**Your objective**
Please lay out the material as a two-column CSV with the headers input and output, beginning at the line that has "Is it accurate" and stopping after the last line of the material. Give one row per text with its answer, each in a single quoted field, and replace any line breaks with spaces.

-- Data to use start --

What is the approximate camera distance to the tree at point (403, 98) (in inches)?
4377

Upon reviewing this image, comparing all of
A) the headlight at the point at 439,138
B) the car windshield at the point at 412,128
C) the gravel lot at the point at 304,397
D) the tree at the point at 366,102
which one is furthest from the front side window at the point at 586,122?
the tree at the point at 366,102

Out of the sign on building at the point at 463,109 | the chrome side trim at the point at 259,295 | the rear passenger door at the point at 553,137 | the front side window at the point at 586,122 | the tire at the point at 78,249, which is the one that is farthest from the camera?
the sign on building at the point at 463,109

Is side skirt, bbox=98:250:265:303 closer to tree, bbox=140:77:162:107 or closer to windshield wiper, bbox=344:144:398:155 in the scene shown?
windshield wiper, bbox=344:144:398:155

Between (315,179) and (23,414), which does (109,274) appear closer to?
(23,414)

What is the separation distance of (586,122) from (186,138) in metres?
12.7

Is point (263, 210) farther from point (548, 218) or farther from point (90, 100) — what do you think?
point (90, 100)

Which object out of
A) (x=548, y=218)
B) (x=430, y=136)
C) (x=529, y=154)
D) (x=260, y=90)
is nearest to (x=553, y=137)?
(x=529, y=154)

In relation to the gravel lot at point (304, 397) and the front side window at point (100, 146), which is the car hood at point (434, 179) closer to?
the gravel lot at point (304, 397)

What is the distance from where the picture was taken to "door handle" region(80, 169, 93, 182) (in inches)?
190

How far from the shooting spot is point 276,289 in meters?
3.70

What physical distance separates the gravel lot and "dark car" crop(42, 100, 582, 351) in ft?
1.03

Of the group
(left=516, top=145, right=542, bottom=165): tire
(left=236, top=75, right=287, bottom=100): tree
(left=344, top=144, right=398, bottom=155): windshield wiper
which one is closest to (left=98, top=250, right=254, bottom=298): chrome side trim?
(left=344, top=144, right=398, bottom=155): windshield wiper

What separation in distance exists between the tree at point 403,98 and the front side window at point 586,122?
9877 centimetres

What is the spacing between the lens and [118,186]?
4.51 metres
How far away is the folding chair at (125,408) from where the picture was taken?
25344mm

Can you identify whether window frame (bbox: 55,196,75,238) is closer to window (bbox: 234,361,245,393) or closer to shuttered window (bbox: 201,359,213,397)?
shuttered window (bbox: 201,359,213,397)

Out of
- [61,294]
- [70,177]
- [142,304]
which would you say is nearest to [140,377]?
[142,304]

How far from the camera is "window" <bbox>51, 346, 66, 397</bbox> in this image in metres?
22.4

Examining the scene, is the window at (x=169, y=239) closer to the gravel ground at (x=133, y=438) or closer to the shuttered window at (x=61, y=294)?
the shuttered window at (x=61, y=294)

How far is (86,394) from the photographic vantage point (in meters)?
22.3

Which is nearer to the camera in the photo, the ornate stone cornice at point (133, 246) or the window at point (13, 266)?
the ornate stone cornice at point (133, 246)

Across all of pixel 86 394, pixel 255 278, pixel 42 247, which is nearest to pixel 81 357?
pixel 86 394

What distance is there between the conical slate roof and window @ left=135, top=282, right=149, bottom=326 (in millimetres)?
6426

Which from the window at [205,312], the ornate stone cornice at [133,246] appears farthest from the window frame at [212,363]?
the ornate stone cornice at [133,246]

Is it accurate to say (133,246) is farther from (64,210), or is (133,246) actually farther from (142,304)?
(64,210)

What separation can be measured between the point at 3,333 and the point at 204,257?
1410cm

-- Data to use end --

**Response**
input,output
"Is it accurate to say (133,246) is farther from (64,210), or is (133,246) actually farther from (142,304)?","(64,210)"
"What separation can be measured between the point at 3,333 and the point at 204,257?","1410cm"